• What to work on:
1) Do the following statements agree with the passage on sibling rivalry? Answer yes or no for each, quoting the words of the passage that decide it. (a) Research has confirmed that children band together against a domineering parent. (b) Feinberg says that one-on-one time with kids, along with communal family time, deflates rivalries. (c) Communal family time lets both parents model cooperation in front of the siblings.
2) How would you carry on the passage on sibling rivalry? Continue it from its final sentence.

• Excerpted passage:

___

In societies where access to food and shelter is plentiful, competing against a sibling for survival isn’t necessary. But that doesn’t mean sibling rivalries have gone the way of the mammoth. Kids are still kids in a natural, instinctual way.

“Children tend to be more conflictual, negative and rivalrous with each other when parents are negative and harsh in their parenting,” Feinberg says.

He notes that at one time the accepted wisdom was that children would naturally band together in the face of a domineering parent. But that hypothesis has not been borne out by the research. Stress and insecurity from harsh treatment lead, in fact, to conflicts between siblings. Feinberg says that parents who spend one-on-one time with kids, in addition to communal family time, deflate rivalries.

The one-on-one time increases feelings of support in siblings. Those feelings of support reduce the need to use conflict to gain parental attention and approval. The communal family time then amplifies the effect by allowing both parents to model cooperation and good relationships in front of the siblings.

___

• Data:
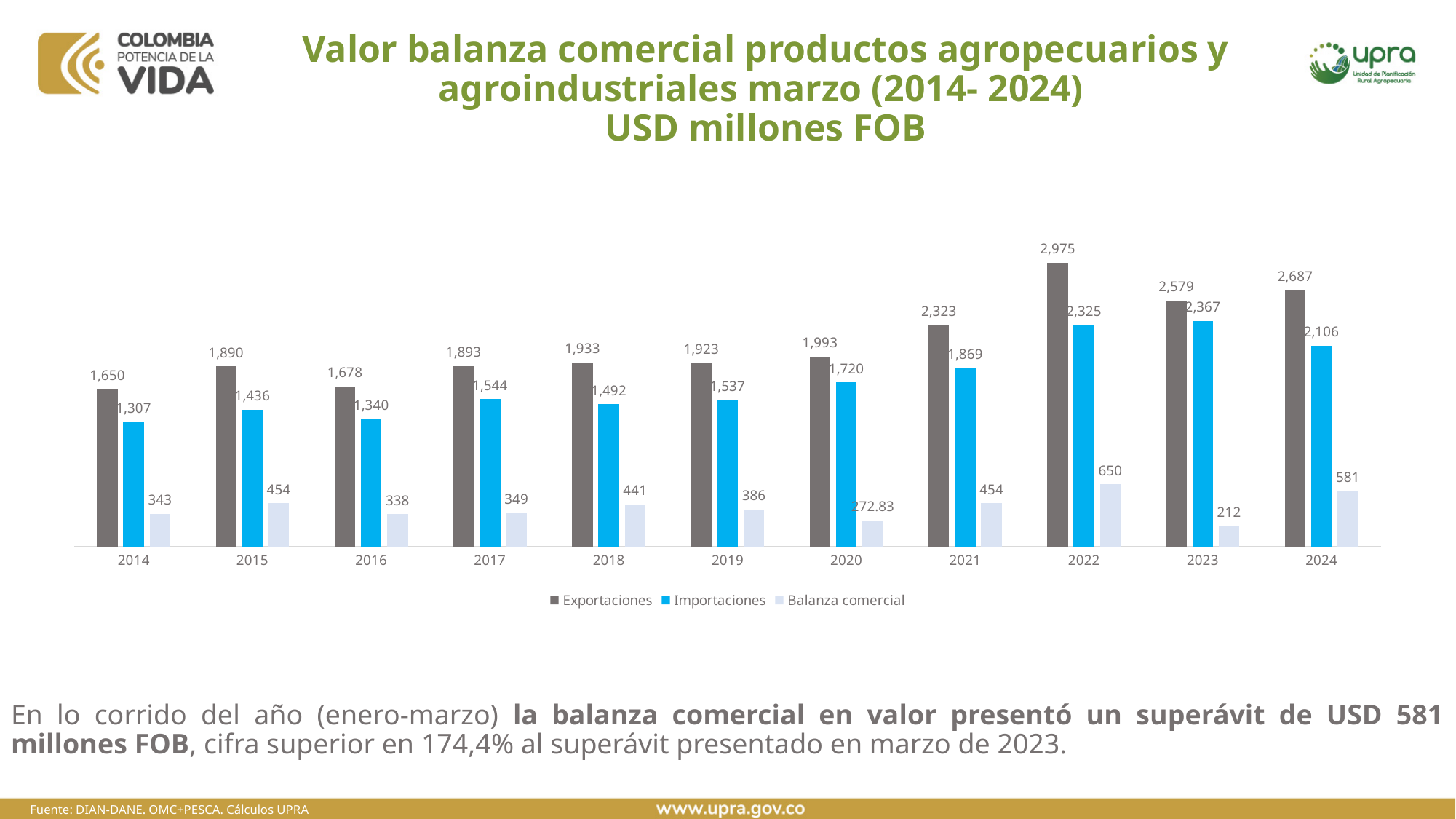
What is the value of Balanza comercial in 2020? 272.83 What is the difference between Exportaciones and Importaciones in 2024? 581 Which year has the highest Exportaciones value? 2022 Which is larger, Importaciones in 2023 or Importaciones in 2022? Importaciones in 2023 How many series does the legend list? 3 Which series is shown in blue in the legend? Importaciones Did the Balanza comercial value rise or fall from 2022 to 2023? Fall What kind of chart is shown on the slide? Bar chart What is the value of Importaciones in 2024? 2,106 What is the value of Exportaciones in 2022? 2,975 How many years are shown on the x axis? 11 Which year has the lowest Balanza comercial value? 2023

___

• Solved problems:
1)
(a) No: "that hypothesis has not been borne out by the research."
(b) Yes: "parents who spend one-on-one time with kids, in addition to communal family time, deflate rivalries."
(c) Yes: "allowing both parents to model cooperation and good relationships in front of the siblings."

2)
Feinberg also notes that when conflict does arise, the Sibling Project encourages parents to mediate. He acknowledges that this does take time and energy that parents often feel they do not have. But, he says, “When parents impose a decision, it doesn’t help siblings learn to resolve arguments.” The better way, according to Feinberg, is to assist siblings in defining the problem, generating ideas, and choosing a solution closest to a win-win.

Finally, Feinberg suggests that parents steer siblings towards activities and games that are cooperative. He notes some of the best of these include an aspect of making or building. When siblings are working together on a shared goal of creating a meal, or finishing a puzzle, competition becomes difficult and rivalry is diminished.

Feinberg notes that beyond these research-based solutions, there is are too few studies about sibling dynamics to give parents specific tactics. He considers that lack of research a social failure, and one he and his colleagues are working to address. Because not addressing rivalry can lead to way more than just hurt feelings. “Sibling relationships have the greatest amount of physical violence of any other family relationship,” Feinberg says. Which, in the end, should be motivation enough for parents to pay attention to that third rail.